Quant au sujet des équipements et des infrastructures, Marine Le Pen n’échappe pas à la tendance des candidats à la poursuite du plan Très Haut Débit, souvent proclamée et pourtant en situation de blocage en raison des contraintes budgétaires.


Des sujets essentiels passés sous silence
Le programme de la candidate du Front National est enfin aveugle sur certains points pourtant cruciaux des grands enjeux du numérique. Ainsi, si dans le reste de son programme, elle plaide pour une participation accrue des citoyens au processus démocratique (par la voie de la pratique référendaire notamment), jamais la candidate ne pense aux potentialités du numérique en la matière : e-pétition, co-création de la loi… On peut faire la même remarque pour la simplification des procédures administratives où le numérique ouvre des possibilités nouvelles et ambitieuses.
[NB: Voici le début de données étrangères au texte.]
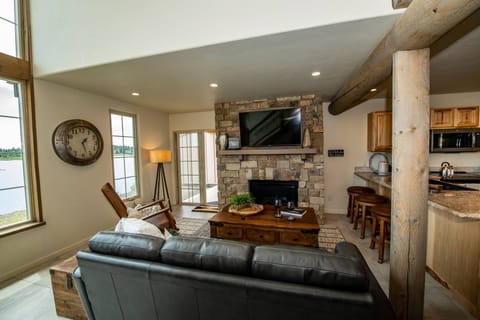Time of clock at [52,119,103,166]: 1:27
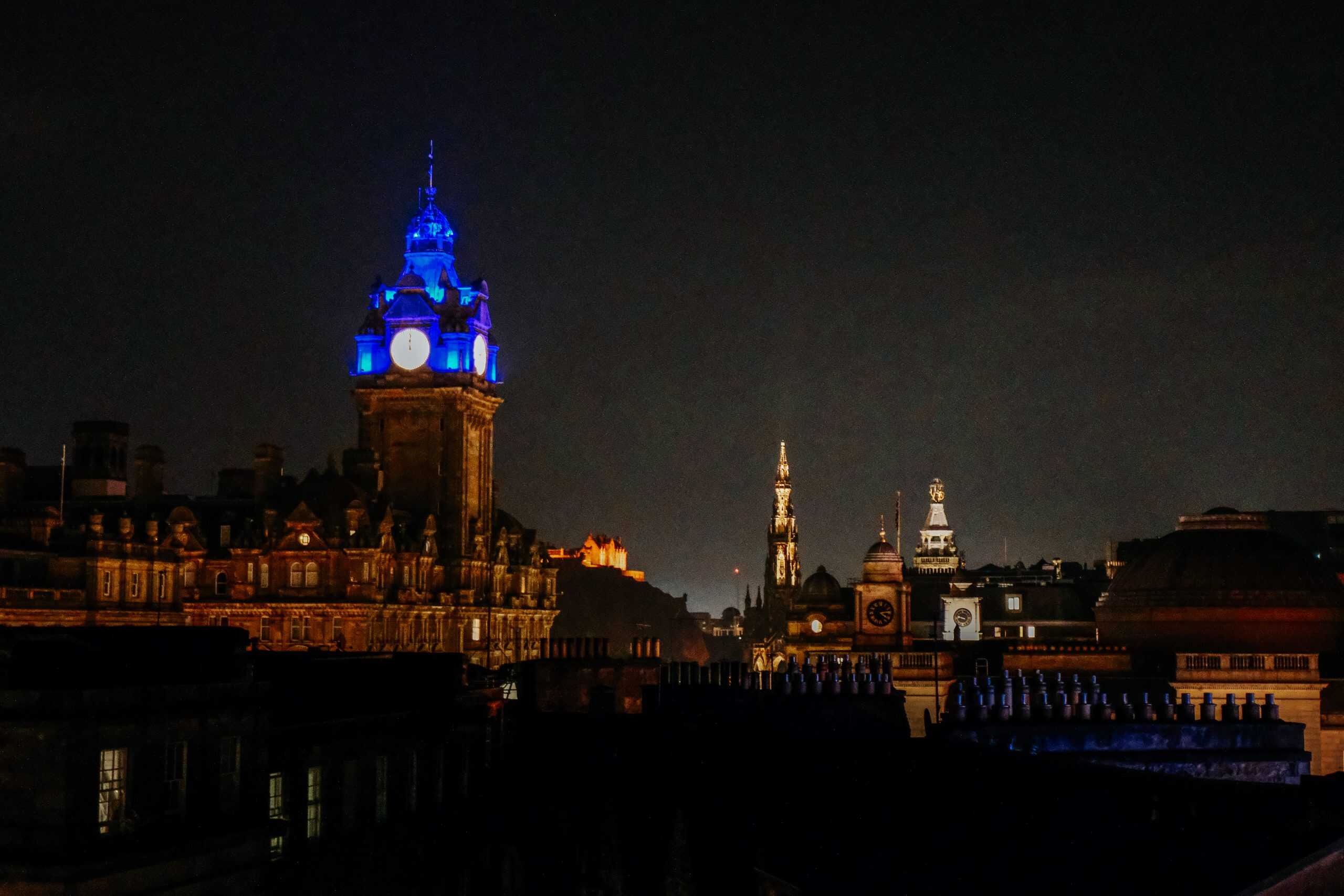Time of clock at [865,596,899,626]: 4:13
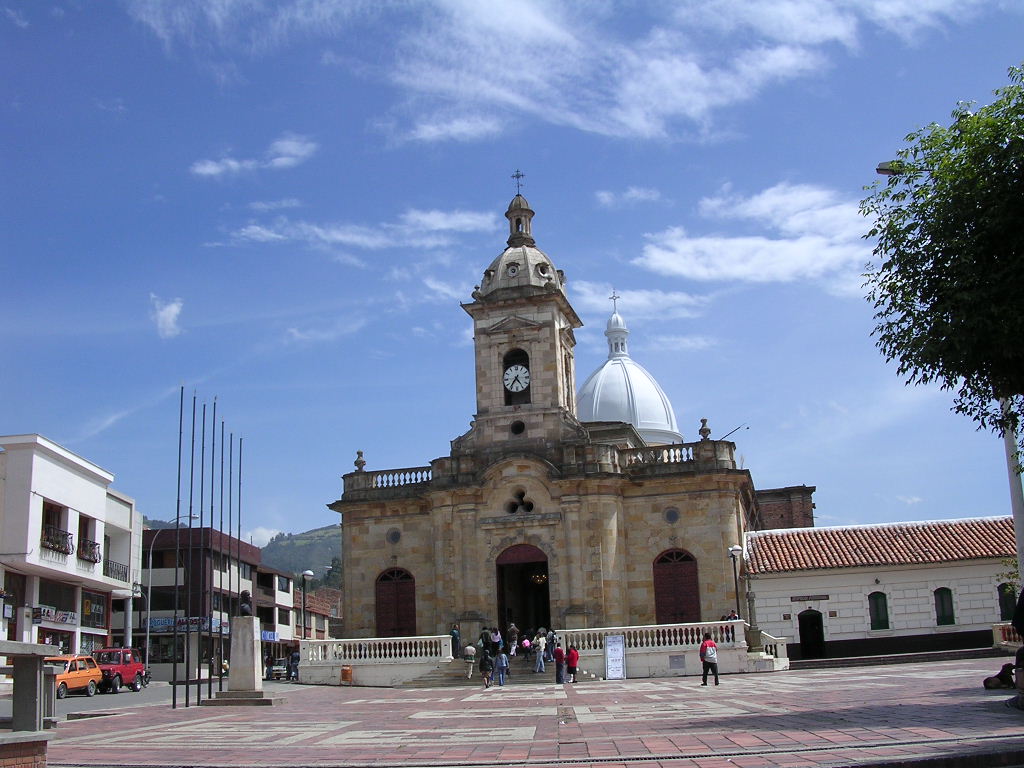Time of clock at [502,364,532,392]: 4:36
À aucun moment, Marine Le Pen ne s’en saisit.

Le volet éducation de la candidate se concentre sur des enjeux d’autorité et de retour à la "méritocratie républicaine". Les sujets d’e-éducation sont totalement éludés, alors que les débats actuels se cristallisent sur l’équipement numérique des établissements ainsi qu’une nouvelle pratique de l’enseignement, enrichie par les outils du numérique.

Enfin, alors qu’on aurait pu s’attendre à ce que les enjeux de défense soient l’une des clés des propositions du Front National, une seule mention est faite à la cyber-sécurité par la lutte contre le cyber-djihadisme ; là encore, sans que cette proposition ne débouche sur aucune proposition concrète.


Un programme flou et peu innovant donc, pour le Front national, sur le volet numérique.